(Beginning of Selected excerpt)
IRS gets 'meaner' by increasing
audits of high-salaried
taxpayers
Memphis Business Journal - June
30, 2006
by Christopher Sheffield
The
Internal Revenue Service's
efforts to close the growing tax
gap -- the difference between
what the IRS believes taxpayers
should pay and what they
actually fork over -- is being
greeted with mixed reactions
from lawyers, accountants and
trade associations that work
closely with the federal agency.
The tax gap is estimated at $345
billion, derived from a
three-year study called the
National Research Program which
audited 46,000 individual income
tax returns for 2001.
Since 2001, the IRS has begun
cutting into that figure through
new education programs, expanded
reporting criteria and increased
audits of taxpayers who earn
$100,000 or more a year.
The agency says those efforts
raised enforcement revenues by
40% to $47.3 billion in 2005, up
from $33.8 billion in 2001.
Audits of high-income taxpayers
hit a 10-year high in 2005 at
221,000. Total audits jumped 20%
last year to 1.2 million.
Alvin Brown, a former IRS
attorney who now leads his
private tax practice
Alvin Brown & Associates,
thinks that in an effort to
collect more taxes the agency
has become a bit overzealous
and, in some cases, downright
unfriendly.
"They've gotten more difficult
to work with," Brown says.
"Instead of collecting money,
they've gotten meaner."
What the IRS is not saying in
its tax gap report, Brown says,
is that there is a "collectability
problem" and that there are some
taxpayers who will never be able
to pay.
In principle, the tax system is
still a voluntary reporting
system, he says, and that means
there always will be
discrepancies.
"How do you stop a shopkeeper
from putting money in his pocket
and not the register," he says.
"If they cheat and lie, and they
shouldn't, it's tough to get
them."
The IRS acknowledges that the
tax code is part of the problem
and that simplifying the code
would help reduce the gap.
BDO Seidman regional tax partner
Mark Puckett says his experience
with the IRS has been mostly
positive. Still, he says he has
seen increased audit activity by
the IRS in the past couple of
years in Memphis, particularly
in the non-profit area where
there has been a rise in
reported abuses.
(End of Selected excerpt)
(Beginning of Provided material)
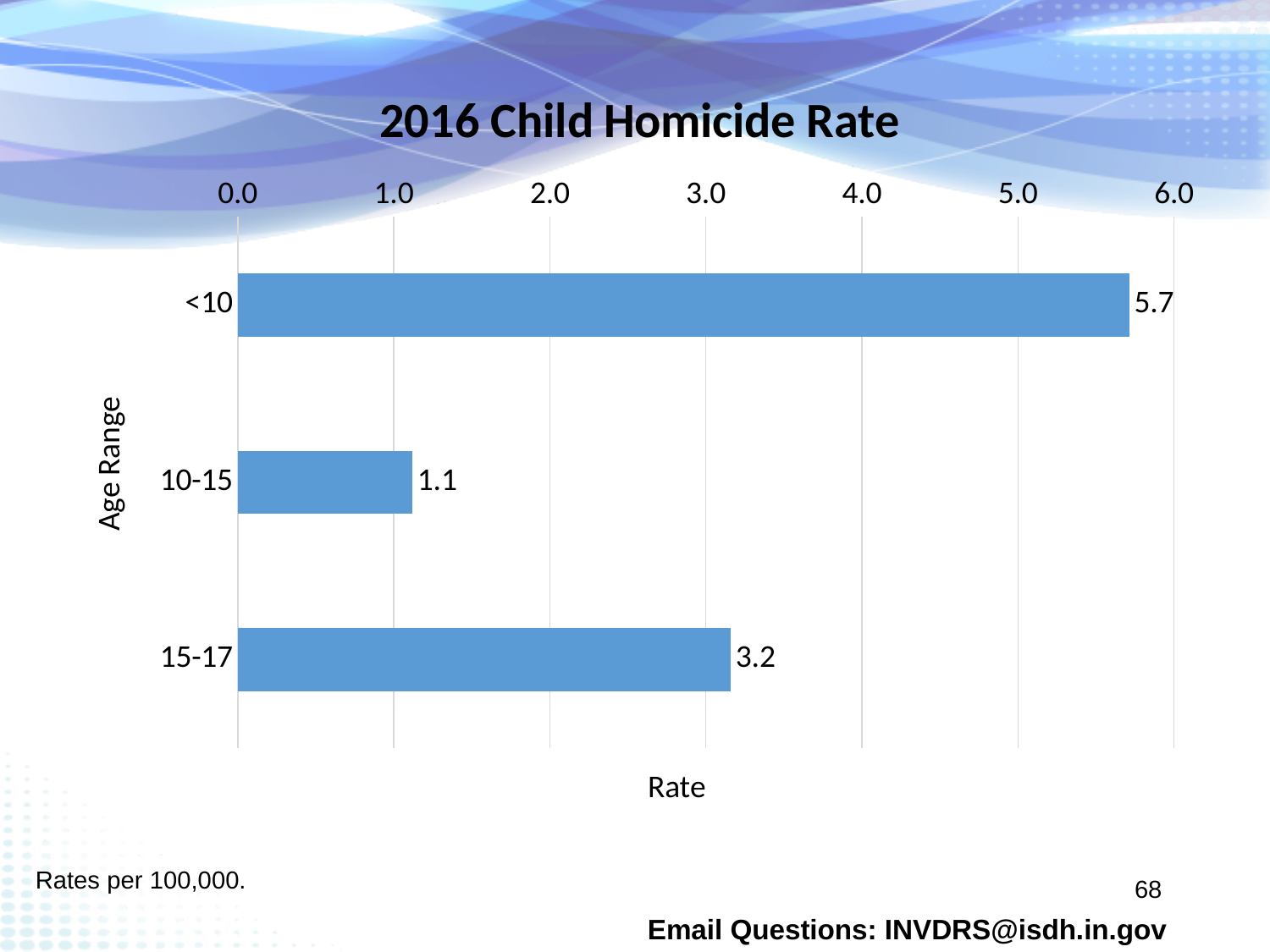
What is the title of the chart? 2016 Child Homicide Rate What is the difference between the rate for 15-17 and the rate for 10-15? 2.1 What is the 2016 child homicide rate for the <10 age range? 5.7 What kind of chart is shown on the slide? Bar chart How many age ranges are shown in the chart? 3 What is the difference between the rate for <10 and the rate for 15-17? 2.5 Which age range has the lowest child homicide rate? 10-15 Which age range has the highest child homicide rate? <10 What is the 2016 child homicide rate for the 10-15 age range? 1.1 What is the 2016 child homicide rate for the 15-17 age range? 3.2 Which has a higher child homicide rate, 10-15 or 15-17? 15-17 Is the value for <10 greater or less than 5.0? greater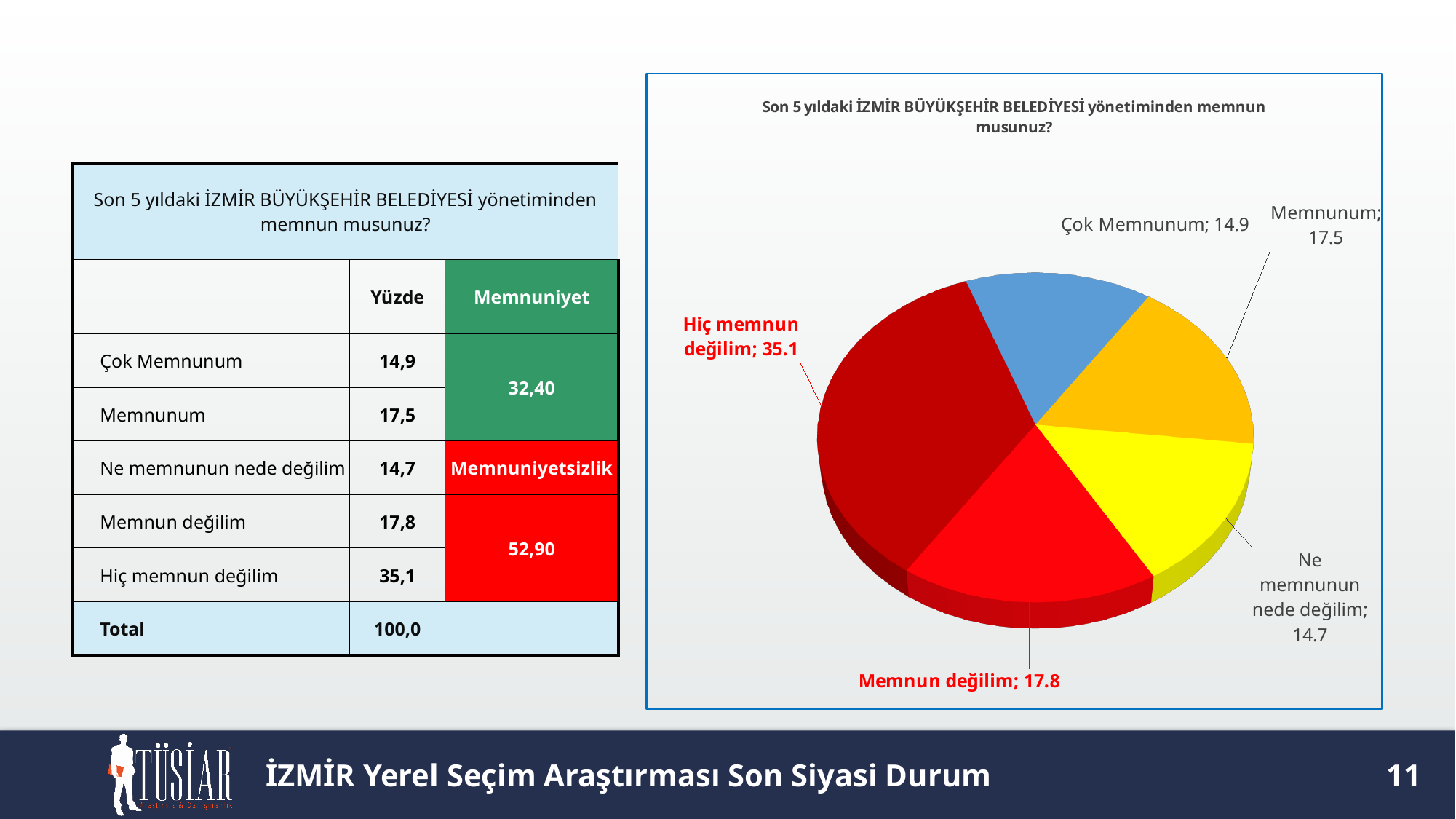
What is the value shown for "Memnun değilim" in the pie chart? 17.8 What is the value shown for "Memnunum" in the pie chart? 17.5 What is the value shown for "Çok Memnunum" in the pie chart? 14.9 How many slices does the pie chart have? 5 What colour is the "Hiç memnun değilim" slice in the pie chart? Dark red What is the value shown for "Ne memnunun nede değilim" in the pie chart? 14.7 Which is larger in the pie chart: the value for "Memnunum" or the value for "Çok Memnunum"? Memnunum Which category has the largest slice in the pie chart? Hiç memnun değilim What is the combined value of "Çok Memnunum" and "Memnunum" in the pie chart? 32.4 What type of chart is shown on the slide? Pie chart What is the difference between the values for "Hiç memnun değilim" and "Memnun değilim" in the pie chart? 17.3 What is the value shown for "Hiç memnun değilim" in the pie chart? 35.1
(End of Provided material)
_Activity A_: In the IRS audits article, how many individual income tax returns did the National Research Program audit?
_Activity B_: From the IRS audits article, write out the stretch from "What the IRS is" through "discrepancies.".
_Activity C_: Condense the paragraph of the IRS audits article beginning "BDO Seidman regional tax partner" into a shorter version that keeps its main facts.

_Exercise output A_: 46,000 individual income tax returns for 2001.

_Exercise output B_:
What the IRS is not saying in
its tax gap report, Brown says,
is that there is a "collectability
problem" and that there are some
taxpayers who will never be able
to pay.
In principle, the tax system is
still a voluntary reporting
system, he says, and that means
there always will be
discrepancies.

_Exercise output C_: Mark Puckett, a regional tax partner at BDO Seidman, says his experience with the IRS has been mostly positive. He has still seen more IRS audit activity in Memphis in the past couple of years, especially in the non-profit area, where reported abuses have risen.